What's new

Porting Mupen64Plus to Android

paulscode

New member
Having been out of the emulation scene for a few years, I recently decided to play some of my old N64 ROMs. I went with Mupen64Plus 1.99.3 for the emulator, and I was so impressed with the program that I had to dig around in the source code. I really like the modular nature of this library - it is perfectly structured to facilitate porting to new systems.

I've decided to take a crack at porting it to Android, using the NDK (so I can use native c/c++ directly rather than having to translate the entire project into Java). I realize that current devices are probably not at a level to run N64 emulation smoothly yet, but by the time I finish the port, who knows?

I'll be using pelya's Android SDL port, which doesn't require the target device to be rooted (allowing for easy distribution through the Android Market and avoiding any licensing/warranty concerns that can come with rooting). My initial challenge is translating the Makefiles used by the Mupen64Plus source into NDK-speak (I'm rather new to the whole Makefile concept, so it will be a bit of an initial learning curve).

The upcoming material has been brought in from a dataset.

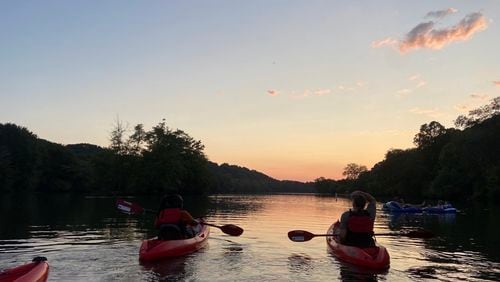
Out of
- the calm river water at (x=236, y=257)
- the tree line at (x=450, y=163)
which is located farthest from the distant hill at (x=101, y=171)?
the calm river water at (x=236, y=257)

I'll post my progress on this project here. Comments and suggestions are welcome. Also, if anyone else is already working on an Android port of Mupen64Plus, I'd be happy to collaborate.
 

Surkow

Member
You might be interested in looking into the Pandora port. The Pandora port has a new ARM dynarec but is sadly enough based on Mupen64Plus 1.5.
 
Last edited:
OP
paulscode

paulscode

New member
I had a chance to look at the source code for that Pandora port - having an ARM dynarec will definitely save me a lot of work, thanks for the tip! It should be pretty straight forward to transfer the relevant source to the latest version of Mupen64Plus (it is conveniently packaged together a folder named "new_dynarec" under the r4300 folder of mupen64plus-core).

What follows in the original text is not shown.